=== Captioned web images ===
________________

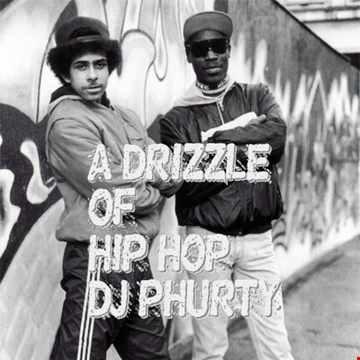 A DRIZZLE OF HIP HOP DJ PHURTY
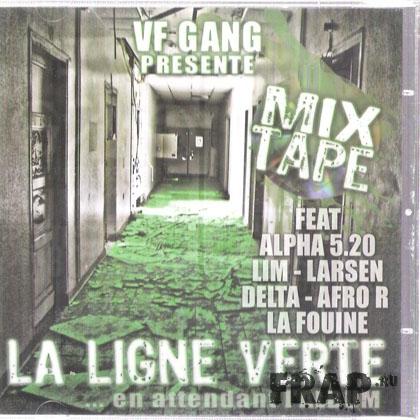 VF Gang - La Ligne Verte (2008)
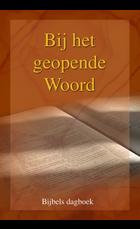 Bij het geopende Woord (7) | div. Predikanten GG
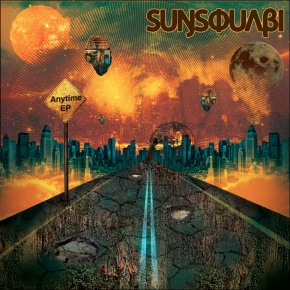 Album Review: SunSquabi – Anytime EP | Name Your Price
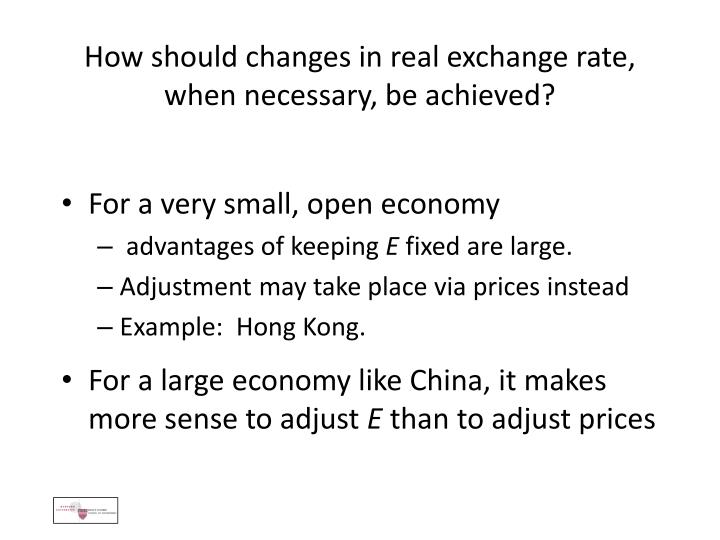 How should changes in real exchange rate,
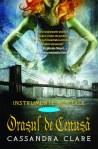 Orasul de Cenusa (seria Instrumente Mortale, volumul 2) - Cassandra Clare
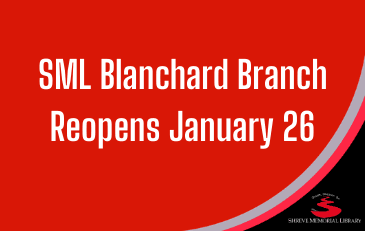 SML Blanchard Branch Reopens January 26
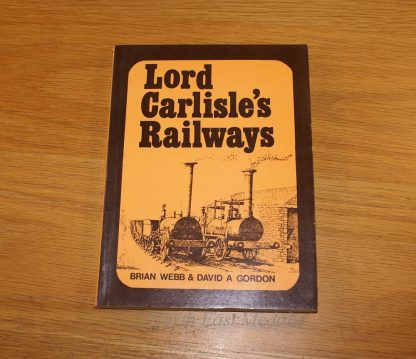 Lord Carlisle's Railways, B.Webb & D. Gordon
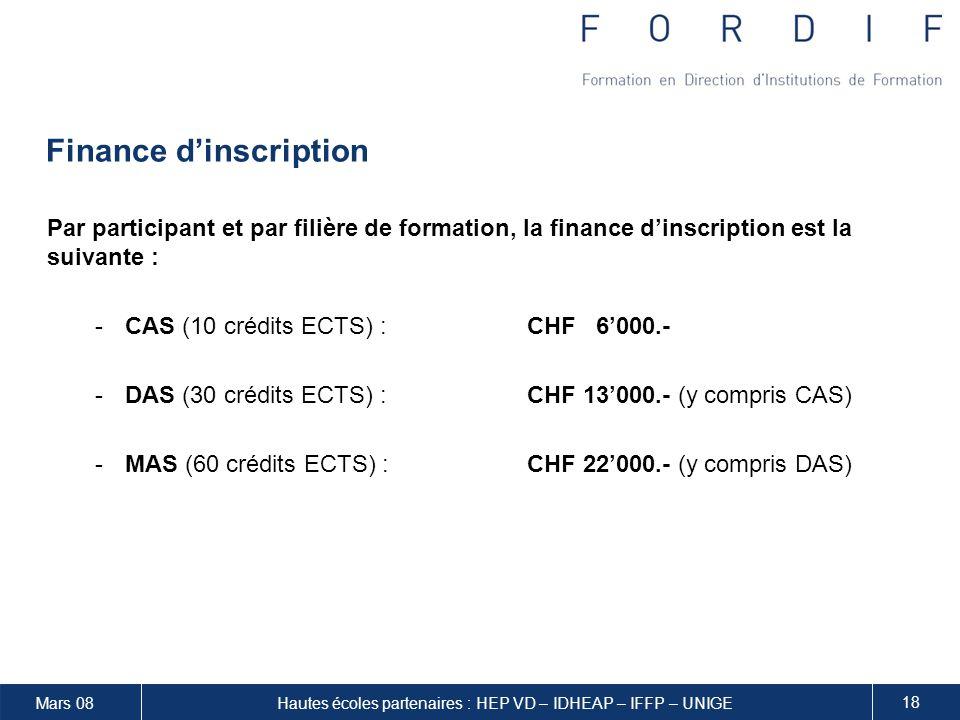 Mars 08 18 Hautes écoles partenaires : HEP VD – IDHEAP – IFFP – UNIGE Finance dinscription Par participant et par filière de formation, la finance dinscription est la suivante : -CAS (10 crédits ECTS) :CHF 6000.- -DAS (30 crédits ECTS) :CHF 13000.- (y compris CAS) -MAS (60 crédits ECTS) : CHF 22000.- (y compris DAS)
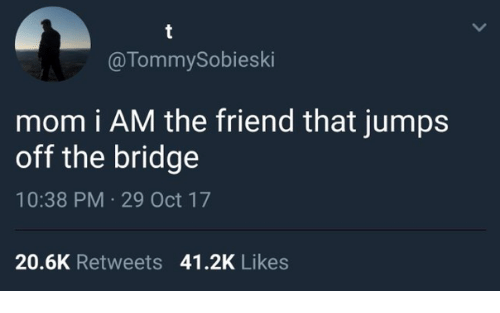 jumps off: @TommySobieski  mom i AM the friend that jumps  off the bridge  10:38 PM 29 Oct 17  20.6K Retweets 41.2K Likes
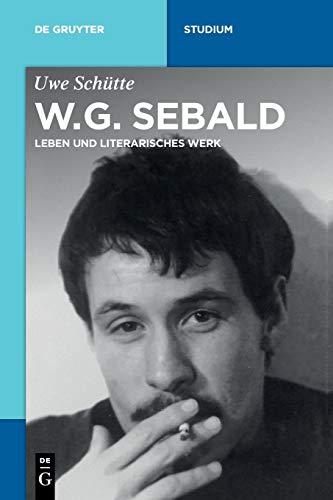 W.G. Sebald: Leben und literarisches Werk (De Gruyter Studium)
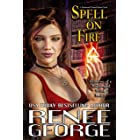 Spell On Fire: A Paranormal Women's Fiction Novel (Grimoires of a Middle-aged Witch Book 2)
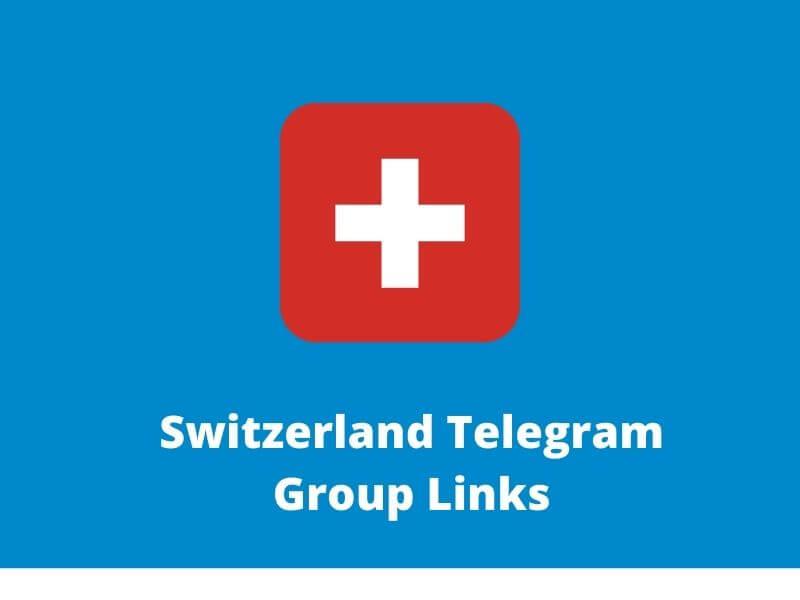 Switzerland Telegram Group Links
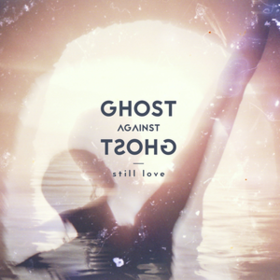 Still Love Ghost Against Ghost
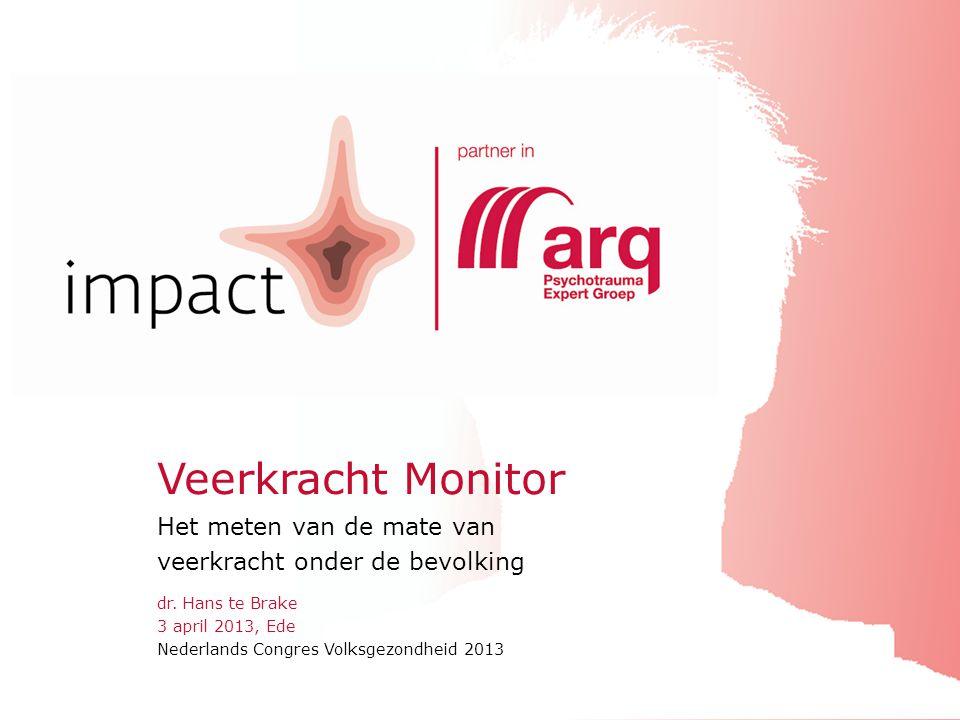 impactNederlands Congres Volksgezondheid 201303.04.2013 dr. Hans te Brake 3 april 2013, Ede Nederlands Congres Volksgezondheid 2013 Veerkracht Monitor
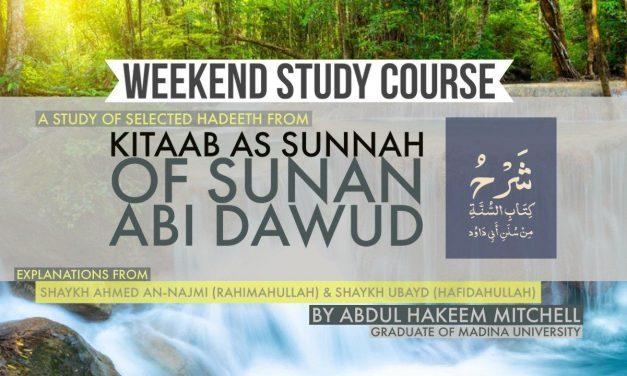 Kitaab As-Sunnah of Sunan Abi Dawood – 2019 | Ustaadh Abdulhakim Mitchell – Manchester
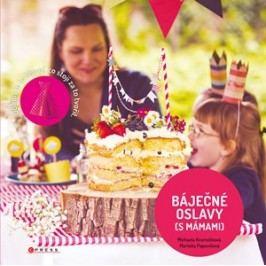 Báječné oslavy (s Mámami)    Mámami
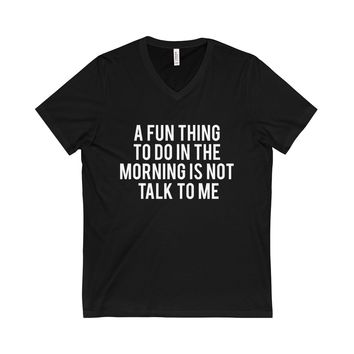 A Fun Thing To Do In The Morning Is Not Talk To Me Unisex V-Neck Tee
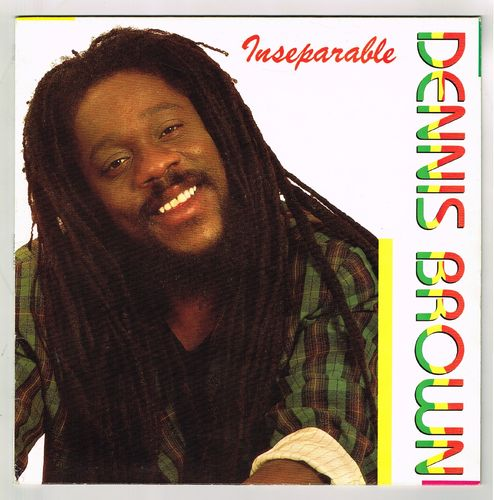 DENNIS BROWN-inseparable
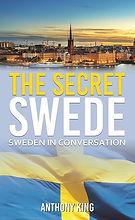 The Secret Swede Sweden in Conversation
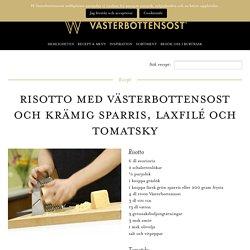Risotto med Västerbottensost och krämig sparris, laxfilé och tomatsky -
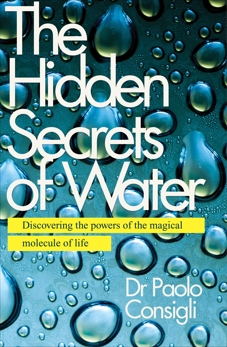 The Hidden Secrets of Water, Consigli, Paolo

________________

=== DESCRIPTION OF THE TASK ===
Copy these entries precisely and drop any picture.

=== WRITTEN SOLUTION ===
 A DRIZZLE OF HIP HOP DJ PHURTY
 VF Gang - La Ligne Verte (2008)
 Bij het geopende Woord (7) | div. Predikanten GG
 Album Review: SunSquabi – Anytime EP | Name Your Price
 How should changes in real exchange rate,
 Orasul de Cenusa (seria Instrumente Mortale, volumul 2) - Cassandra Clare
 SML Blanchard Branch Reopens January 26
 Lord Carlisle's Railways, B.Webb & D. Gordon
 Mars 08 18 Hautes écoles partenaires : HEP VD – IDHEAP – IFFP – UNIGE Finance dinscription Par participant et par filière de formation, la finance dinscription est la suivante : -CAS (10 crédits ECTS) :CHF 6000.- -DAS (30 crédits ECTS) :CHF 13000.- (y compris CAS) -MAS (60 crédits ECTS) : CHF 22000.- (y compris DAS)
 jumps off: @TommySobieski  mom i AM the friend that jumps  off the bridge  10:38 PM 29 Oct 17  20.6K Retweets 41.2K Likes
 W.G. Sebald: Leben und literarisches Werk (De Gruyter Studium)
 Spell On Fire: A Paranormal Women's Fiction Novel (Grimoires of a Middle-aged Witch Book 2)
 Switzerland Telegram Group Links
 Still Love Ghost Against Ghost
 impactNederlands Congres Volksgezondheid 201303.04.2013 dr. Hans te Brake 3 april 2013, Ede Nederlands Congres Volksgezondheid 2013 Veerkracht Monitor
 Kitaab As-Sunnah of Sunan Abi Dawood – 2019 | Ustaadh Abdulhakim Mitchell – Manchester
 Báječné oslavy (s Mámami)    Mámami
 A Fun Thing To Do In The Morning Is Not Talk To Me Unisex V-Neck Tee
 DENNIS BROWN-inseparable
 The Secret Swede Sweden in Conversation
Risotto med Västerbottensost och krämig sparris, laxfilé och tomatsky -
 The Hidden Secrets of Water, Consigli, Paolo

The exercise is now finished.